▶ _What you have to do_
Extract the records below word for word and ignore the images.

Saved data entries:
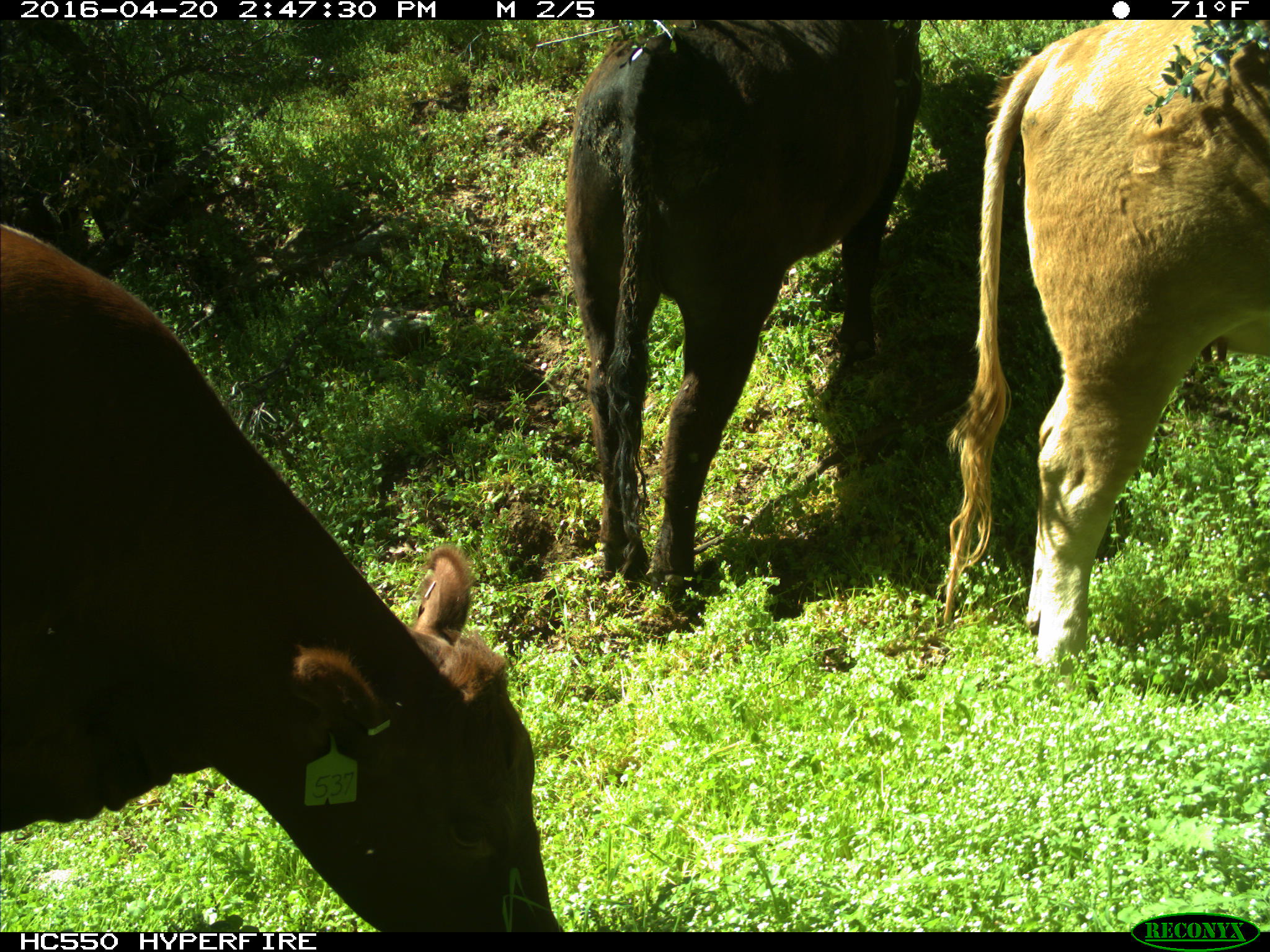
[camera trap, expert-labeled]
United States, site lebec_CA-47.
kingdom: Animalia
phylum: Chordata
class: Mammalia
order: Artiodactyla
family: Bovidae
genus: Bos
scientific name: Bos taurus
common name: domestic cow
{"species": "Bos taurus (domestic cow)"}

▶ _Answer space_
[camera trap, expert-labeled]
United States, site lebec_CA-47.
kingdom: Animalia
phylum: Chordata
class: Mammalia
order: Artiodactyla
family: Bovidae
genus: Bos
scientific name: Bos taurus
common name: domestic cow
{"species": "Bos taurus (domestic cow)"}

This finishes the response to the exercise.